> [Description of the task]:
Render the lines below as a JSON list of strings, one string per line, omitting blank lines and leaving the pictures out.

____

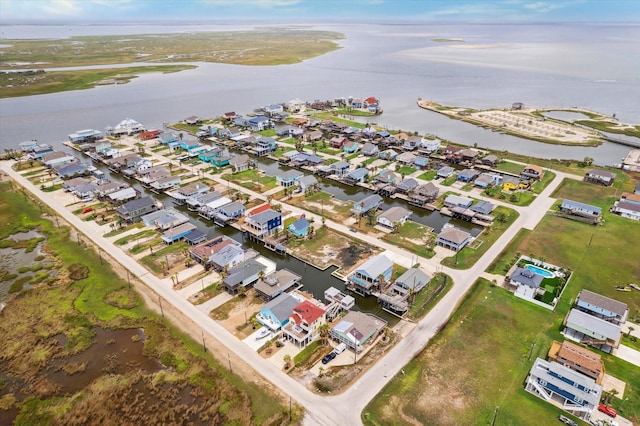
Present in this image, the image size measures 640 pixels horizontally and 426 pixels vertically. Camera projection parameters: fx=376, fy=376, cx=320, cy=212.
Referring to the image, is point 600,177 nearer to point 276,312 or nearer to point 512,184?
point 512,184

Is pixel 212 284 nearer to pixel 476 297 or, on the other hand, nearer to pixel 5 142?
pixel 476 297

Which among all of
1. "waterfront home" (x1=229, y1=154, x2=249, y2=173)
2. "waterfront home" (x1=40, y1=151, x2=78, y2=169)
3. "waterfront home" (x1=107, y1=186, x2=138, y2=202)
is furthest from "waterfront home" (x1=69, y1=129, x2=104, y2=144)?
"waterfront home" (x1=229, y1=154, x2=249, y2=173)

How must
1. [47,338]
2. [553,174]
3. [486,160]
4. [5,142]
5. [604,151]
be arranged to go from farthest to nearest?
[5,142], [604,151], [486,160], [553,174], [47,338]

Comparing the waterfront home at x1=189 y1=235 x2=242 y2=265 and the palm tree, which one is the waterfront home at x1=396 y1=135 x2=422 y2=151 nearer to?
the waterfront home at x1=189 y1=235 x2=242 y2=265

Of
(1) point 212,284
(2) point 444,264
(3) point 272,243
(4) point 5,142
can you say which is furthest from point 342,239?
(4) point 5,142

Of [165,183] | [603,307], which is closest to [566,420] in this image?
[603,307]
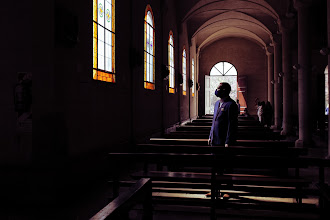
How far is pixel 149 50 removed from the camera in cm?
1056

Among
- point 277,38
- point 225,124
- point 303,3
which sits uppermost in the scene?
point 277,38

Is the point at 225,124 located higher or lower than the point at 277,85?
lower

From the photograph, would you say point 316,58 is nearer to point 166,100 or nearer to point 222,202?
point 166,100

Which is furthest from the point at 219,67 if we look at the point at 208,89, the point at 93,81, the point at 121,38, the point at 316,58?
the point at 93,81

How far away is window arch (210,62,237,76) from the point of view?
26812mm

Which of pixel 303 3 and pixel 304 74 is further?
pixel 304 74

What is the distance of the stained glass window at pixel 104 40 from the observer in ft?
21.2

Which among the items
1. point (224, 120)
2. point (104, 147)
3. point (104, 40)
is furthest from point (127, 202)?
point (104, 40)

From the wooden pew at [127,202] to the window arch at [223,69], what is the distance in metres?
25.1

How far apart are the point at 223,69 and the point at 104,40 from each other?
69.5 feet

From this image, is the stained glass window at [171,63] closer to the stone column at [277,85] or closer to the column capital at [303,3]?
the column capital at [303,3]

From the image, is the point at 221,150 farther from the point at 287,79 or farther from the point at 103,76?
the point at 287,79

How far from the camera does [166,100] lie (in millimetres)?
13031

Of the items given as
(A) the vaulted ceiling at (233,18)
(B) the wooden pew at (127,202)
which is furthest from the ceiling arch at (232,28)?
(B) the wooden pew at (127,202)
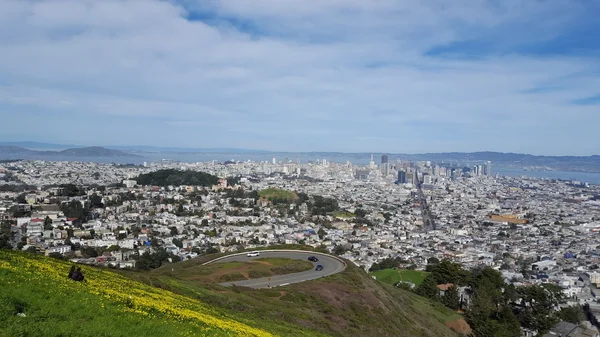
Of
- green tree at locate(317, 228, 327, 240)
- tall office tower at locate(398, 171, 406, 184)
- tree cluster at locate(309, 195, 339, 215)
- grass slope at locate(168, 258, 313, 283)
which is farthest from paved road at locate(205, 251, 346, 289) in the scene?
tall office tower at locate(398, 171, 406, 184)

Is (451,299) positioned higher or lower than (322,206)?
higher

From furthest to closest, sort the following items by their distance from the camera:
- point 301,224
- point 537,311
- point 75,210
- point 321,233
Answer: point 301,224 → point 321,233 → point 75,210 → point 537,311

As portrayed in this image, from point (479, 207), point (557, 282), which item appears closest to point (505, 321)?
point (557, 282)

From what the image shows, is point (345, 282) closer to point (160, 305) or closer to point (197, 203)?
point (160, 305)

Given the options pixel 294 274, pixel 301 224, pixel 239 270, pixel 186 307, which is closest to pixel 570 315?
pixel 294 274

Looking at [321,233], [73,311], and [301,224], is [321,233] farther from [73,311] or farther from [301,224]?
[73,311]

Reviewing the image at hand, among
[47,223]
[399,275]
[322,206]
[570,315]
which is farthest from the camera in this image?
[322,206]

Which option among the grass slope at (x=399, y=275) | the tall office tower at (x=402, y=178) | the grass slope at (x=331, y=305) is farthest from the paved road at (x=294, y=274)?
the tall office tower at (x=402, y=178)

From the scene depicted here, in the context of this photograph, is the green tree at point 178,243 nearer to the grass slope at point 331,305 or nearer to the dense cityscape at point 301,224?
the dense cityscape at point 301,224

____

> [Problem solution]:
[
  "Present in this image, the image size measures 640 pixels horizontally and 426 pixels vertically. Camera projection parameters: fx=376, fy=376, cx=320, cy=212.",
  "Referring to the image, is point 600,177 nearer to point 276,312 or nearer to point 512,184?",
  "point 512,184",
  "Is pixel 212 284 nearer to pixel 476 297 or, on the other hand, nearer to pixel 5 142?",
  "pixel 476 297",
  "Which among all of",
  "1. \"waterfront home\" (x1=229, y1=154, x2=249, y2=173)",
  "2. \"waterfront home\" (x1=40, y1=151, x2=78, y2=169)",
  "3. \"waterfront home\" (x1=107, y1=186, x2=138, y2=202)",
  "is furthest from \"waterfront home\" (x1=69, y1=129, x2=104, y2=144)?",
  "\"waterfront home\" (x1=229, y1=154, x2=249, y2=173)",
  "How must",
  "1. [47,338]",
  "2. [553,174]",
  "3. [486,160]",
  "4. [5,142]",
  "5. [604,151]",
  "be arranged to go from farthest to nearest?",
  "[5,142], [604,151], [486,160], [553,174], [47,338]",
  "Comparing the waterfront home at x1=189 y1=235 x2=242 y2=265 and the palm tree, which one is the waterfront home at x1=396 y1=135 x2=422 y2=151 nearer to?",
  "the waterfront home at x1=189 y1=235 x2=242 y2=265",
  "Of",
  "(1) point 212,284",
  "(2) point 444,264",
  "(3) point 272,243",
  "(4) point 5,142",
  "can you say which is furthest from point 342,239?",
  "(4) point 5,142",
  "Of [165,183] | [603,307], which is closest to [566,420] in this image?",
  "[603,307]",
  "How far is pixel 149 50 removed from the camera in cm?",
  "1056",
  "Among",
  "- point 277,38",
  "- point 225,124",
  "- point 303,3",
  "which sits uppermost in the scene?",
  "point 277,38",
  "Is the point at 225,124 located higher or lower than the point at 277,85?",
  "lower",
  "From the photograph, would you say point 316,58 is nearer to point 166,100 or nearer to point 222,202?",
  "point 166,100",
  "Which is furthest from the point at 219,67 if we look at the point at 208,89, the point at 93,81, the point at 121,38, the point at 316,58?",
  "the point at 93,81",
  "How far away is window arch (210,62,237,76) from the point of view?",
  "26812mm",
  "Which of pixel 303 3 and pixel 304 74 is further?",
  "pixel 304 74",
  "What is the distance of the stained glass window at pixel 104 40 from the observer in ft?",
  "21.2",
  "Which among the items",
  "1. point (224, 120)",
  "2. point (104, 147)",
  "3. point (104, 40)",
  "is furthest from point (127, 202)?",
  "point (104, 40)",
  "From the wooden pew at [127,202] to the window arch at [223,69], what is the distance in metres?",
  "25.1",
  "How far apart are the point at 223,69 and the point at 104,40 from each other?",
  "69.5 feet",
  "From this image, is the stained glass window at [171,63] closer to the stone column at [277,85] or closer to the column capital at [303,3]?",
  "the column capital at [303,3]",
  "From the image, is the point at 221,150 farther from the point at 287,79 or farther from the point at 103,76?",
  "the point at 287,79",
  "How far from the camera does [166,100] lie (in millimetres)?",
  "13031",
  "Of the items given as",
  "(A) the vaulted ceiling at (233,18)",
  "(B) the wooden pew at (127,202)",
  "which is furthest from the ceiling arch at (232,28)?",
  "(B) the wooden pew at (127,202)",
  "Of",
  "- green tree at locate(317, 228, 327, 240)",
  "- tall office tower at locate(398, 171, 406, 184)",
  "- tree cluster at locate(309, 195, 339, 215)",
  "- grass slope at locate(168, 258, 313, 283)",
  "which is farthest from paved road at locate(205, 251, 346, 289) in the scene?",
  "tall office tower at locate(398, 171, 406, 184)",
  "Is (451,299) positioned higher or lower than (322,206)?",
  "higher",
  "From furthest to closest, sort the following items by their distance from the camera:",
  "- point 301,224",
  "- point 537,311",
  "- point 75,210",
  "- point 321,233",
  "Answer: point 301,224 → point 321,233 → point 75,210 → point 537,311",
  "As portrayed in this image, from point (479, 207), point (557, 282), which item appears closest to point (505, 321)?",
  "point (557, 282)",
  "From what the image shows, is point (345, 282) closer to point (160, 305) or closer to point (197, 203)?",
  "point (160, 305)",
  "Given the options pixel 294 274, pixel 301 224, pixel 239 270, pixel 186 307, which is closest to pixel 570 315?",
  "pixel 294 274",
  "Looking at [321,233], [73,311], and [301,224], is [321,233] farther from [73,311] or farther from [301,224]?",
  "[73,311]",
  "Reviewing the image at hand, among",
  "[47,223]",
  "[399,275]",
  "[322,206]",
  "[570,315]",
  "which is farthest from the camera in this image?",
  "[322,206]",
  "Which option among the grass slope at (x=399, y=275) | the tall office tower at (x=402, y=178) | the grass slope at (x=331, y=305) is farthest from the paved road at (x=294, y=274)?",
  "the tall office tower at (x=402, y=178)",
  "From the scene depicted here, in the context of this photograph, is the green tree at point 178,243 nearer to the grass slope at point 331,305 or nearer to the dense cityscape at point 301,224?",
  "the dense cityscape at point 301,224"
]